Why does on_error suppress by default? If on_error returns normally, the exception is swallowed. This lets on_error act as a filter -- handle what you know, re-raise what you do not. The alternative (always propagating after on_error) would make custom error handling useless, since the failure policy would fire regardless. Swallow-by-default gives the callback full control.

Why no exception hierarchy? The three HORUS exceptions inherit directly from Exception, not from a shared HorusError base class. This is intentional. In practice, you almost never want to catch "any HORUS error" -- you want to catch a specific failure mode and respond accordingly. A base class encourages overly broad except clauses. If you truly need to catch all three, list them explicitly: except (HorusNotFoundError, HorusTransformError, HorusTimeoutError).

Why standard exceptions for input errors? Invalid topic names raise ValueError, not a custom exception. Serialization failures raise TypeError. These are programming errors, not runtime failures. Standard exceptions mean you do not need to import HORUS-specific types to catch bugs in your own code, and linters/IDEs already understand them.

Trade-offs

failure_policy vs on_error: The failure policy is coarse-grained (one policy per node) but reliable (enforced by the scheduler, works even if Python crashes). on_error is fine-grained but fragile (runs in Python, can itself fail). For safety-critical nodes, rely on failure_policy="fatal" and keep on_error simple. For non-critical nodes, on_error gives flexibility to implement retry logic, circuit breakers, or rate-limited alerts.

Skip vs Ignore: "skip" logs the error and increments the error counter. "ignore" does neither. Use "skip" unless you have measured that the logging overhead is unacceptable at your tick rate.

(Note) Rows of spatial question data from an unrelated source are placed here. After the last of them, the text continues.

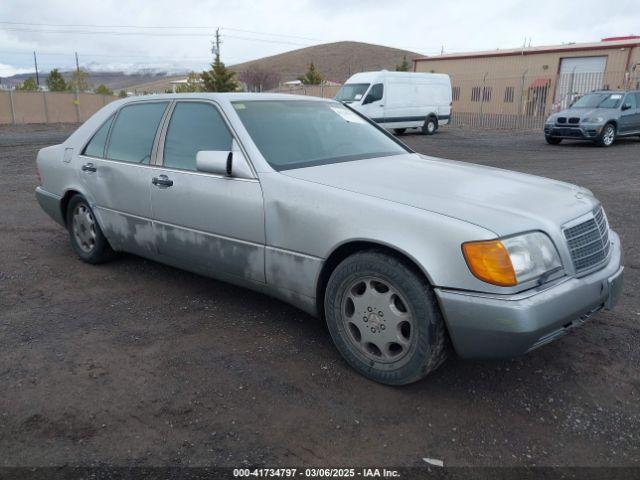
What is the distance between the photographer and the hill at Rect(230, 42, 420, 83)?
415ft

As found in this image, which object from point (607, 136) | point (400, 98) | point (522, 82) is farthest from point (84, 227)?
point (522, 82)

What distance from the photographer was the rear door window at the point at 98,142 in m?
4.76

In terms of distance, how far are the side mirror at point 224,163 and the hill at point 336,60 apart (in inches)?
4744

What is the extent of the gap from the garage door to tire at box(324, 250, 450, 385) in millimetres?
25128

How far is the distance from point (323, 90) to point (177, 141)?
3376 cm

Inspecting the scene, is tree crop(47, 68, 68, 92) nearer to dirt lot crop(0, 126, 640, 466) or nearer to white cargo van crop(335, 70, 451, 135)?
white cargo van crop(335, 70, 451, 135)

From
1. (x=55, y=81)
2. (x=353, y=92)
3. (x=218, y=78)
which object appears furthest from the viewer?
(x=55, y=81)

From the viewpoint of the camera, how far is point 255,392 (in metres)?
2.98

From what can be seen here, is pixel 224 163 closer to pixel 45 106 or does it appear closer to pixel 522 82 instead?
pixel 522 82

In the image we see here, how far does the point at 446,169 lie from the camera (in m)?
3.71

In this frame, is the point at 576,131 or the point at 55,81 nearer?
the point at 576,131

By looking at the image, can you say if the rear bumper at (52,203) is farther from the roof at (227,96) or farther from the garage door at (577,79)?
the garage door at (577,79)

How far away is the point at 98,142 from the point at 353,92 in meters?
16.8

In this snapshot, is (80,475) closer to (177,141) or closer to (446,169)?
(177,141)
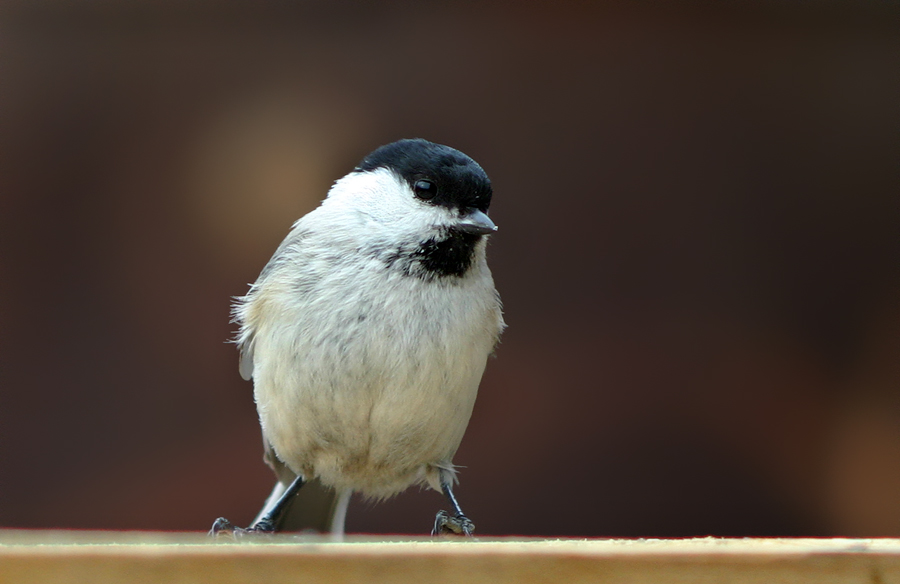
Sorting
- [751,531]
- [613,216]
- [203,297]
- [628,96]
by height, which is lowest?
[751,531]

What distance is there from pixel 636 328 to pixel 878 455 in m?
0.57

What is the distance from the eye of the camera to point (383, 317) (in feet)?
3.29

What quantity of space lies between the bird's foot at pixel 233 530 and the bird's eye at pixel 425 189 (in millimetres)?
449

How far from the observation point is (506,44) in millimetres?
1777

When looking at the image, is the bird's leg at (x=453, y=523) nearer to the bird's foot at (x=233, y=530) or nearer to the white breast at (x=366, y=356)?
the white breast at (x=366, y=356)

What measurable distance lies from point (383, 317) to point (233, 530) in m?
0.35

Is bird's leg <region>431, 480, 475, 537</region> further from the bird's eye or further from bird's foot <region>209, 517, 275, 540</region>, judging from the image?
the bird's eye

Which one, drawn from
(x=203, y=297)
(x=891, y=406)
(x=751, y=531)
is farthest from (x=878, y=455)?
(x=203, y=297)

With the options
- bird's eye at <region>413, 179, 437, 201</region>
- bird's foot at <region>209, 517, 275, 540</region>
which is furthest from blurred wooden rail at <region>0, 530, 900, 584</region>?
bird's eye at <region>413, 179, 437, 201</region>

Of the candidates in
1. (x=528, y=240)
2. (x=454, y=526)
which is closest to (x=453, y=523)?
(x=454, y=526)

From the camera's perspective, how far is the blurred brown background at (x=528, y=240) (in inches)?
68.2

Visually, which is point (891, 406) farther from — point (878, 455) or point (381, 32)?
point (381, 32)

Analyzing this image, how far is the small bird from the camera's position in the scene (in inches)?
39.9

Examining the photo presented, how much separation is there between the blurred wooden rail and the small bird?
1.53ft
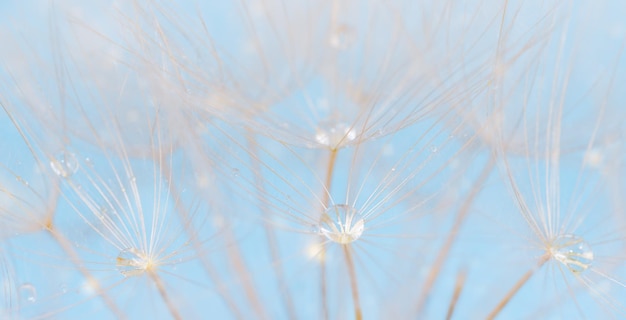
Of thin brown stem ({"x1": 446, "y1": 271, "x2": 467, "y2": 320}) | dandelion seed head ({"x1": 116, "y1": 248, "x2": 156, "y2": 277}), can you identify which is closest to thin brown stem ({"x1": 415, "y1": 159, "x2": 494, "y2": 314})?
thin brown stem ({"x1": 446, "y1": 271, "x2": 467, "y2": 320})

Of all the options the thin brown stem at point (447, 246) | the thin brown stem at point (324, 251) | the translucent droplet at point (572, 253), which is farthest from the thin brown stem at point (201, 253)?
the translucent droplet at point (572, 253)

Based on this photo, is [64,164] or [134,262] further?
[64,164]

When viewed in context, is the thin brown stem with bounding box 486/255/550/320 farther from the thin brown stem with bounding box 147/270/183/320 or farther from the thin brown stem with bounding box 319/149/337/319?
the thin brown stem with bounding box 147/270/183/320

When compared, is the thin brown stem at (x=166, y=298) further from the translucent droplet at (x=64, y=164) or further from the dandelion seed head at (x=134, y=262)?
the translucent droplet at (x=64, y=164)

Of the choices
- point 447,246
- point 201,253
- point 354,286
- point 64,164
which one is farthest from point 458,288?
point 64,164

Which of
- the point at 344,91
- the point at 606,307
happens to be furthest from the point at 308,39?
the point at 606,307

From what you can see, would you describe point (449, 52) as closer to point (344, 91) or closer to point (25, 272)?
point (344, 91)

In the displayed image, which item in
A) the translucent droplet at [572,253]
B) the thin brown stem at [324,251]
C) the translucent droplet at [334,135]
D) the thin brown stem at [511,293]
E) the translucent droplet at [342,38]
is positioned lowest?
the thin brown stem at [511,293]

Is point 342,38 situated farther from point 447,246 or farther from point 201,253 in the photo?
point 201,253
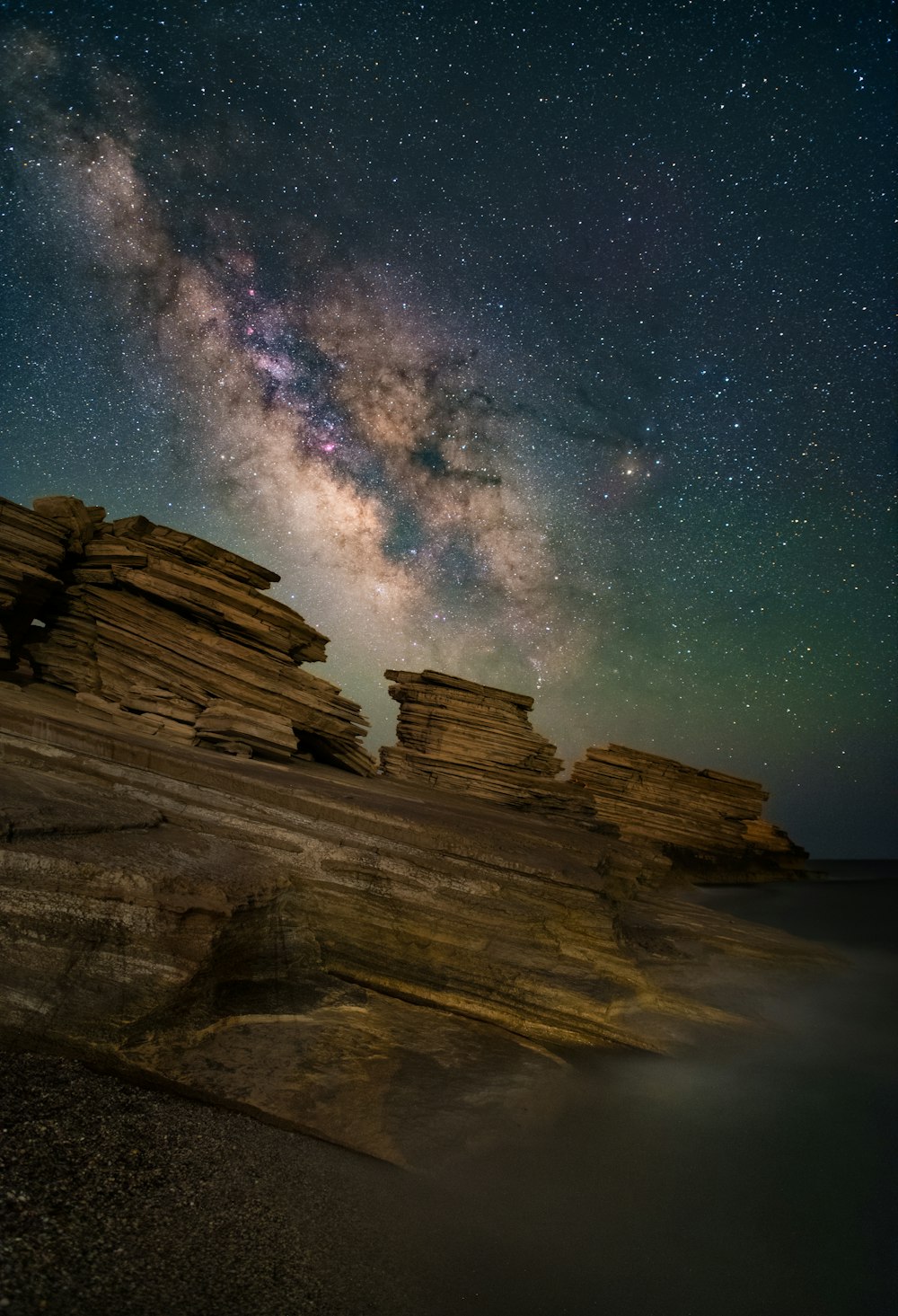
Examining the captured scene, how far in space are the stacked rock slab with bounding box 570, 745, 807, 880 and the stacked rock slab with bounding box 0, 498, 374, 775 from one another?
20.2 meters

Silent failures with "ignore" make debugging production issues significantly harder.

Defensive tick vs let-it-crash: Adding try/except for every expected failure makes tick() verbose but predictable. Removing all error handling and relying on failure_policy="restart" is simpler code but slower recovery (restart calls shutdown() then init() again). The right balance depends on your recovery cost: if init() takes 2 seconds to reconnect to hardware, defensive handling inside tick() avoids that penalty.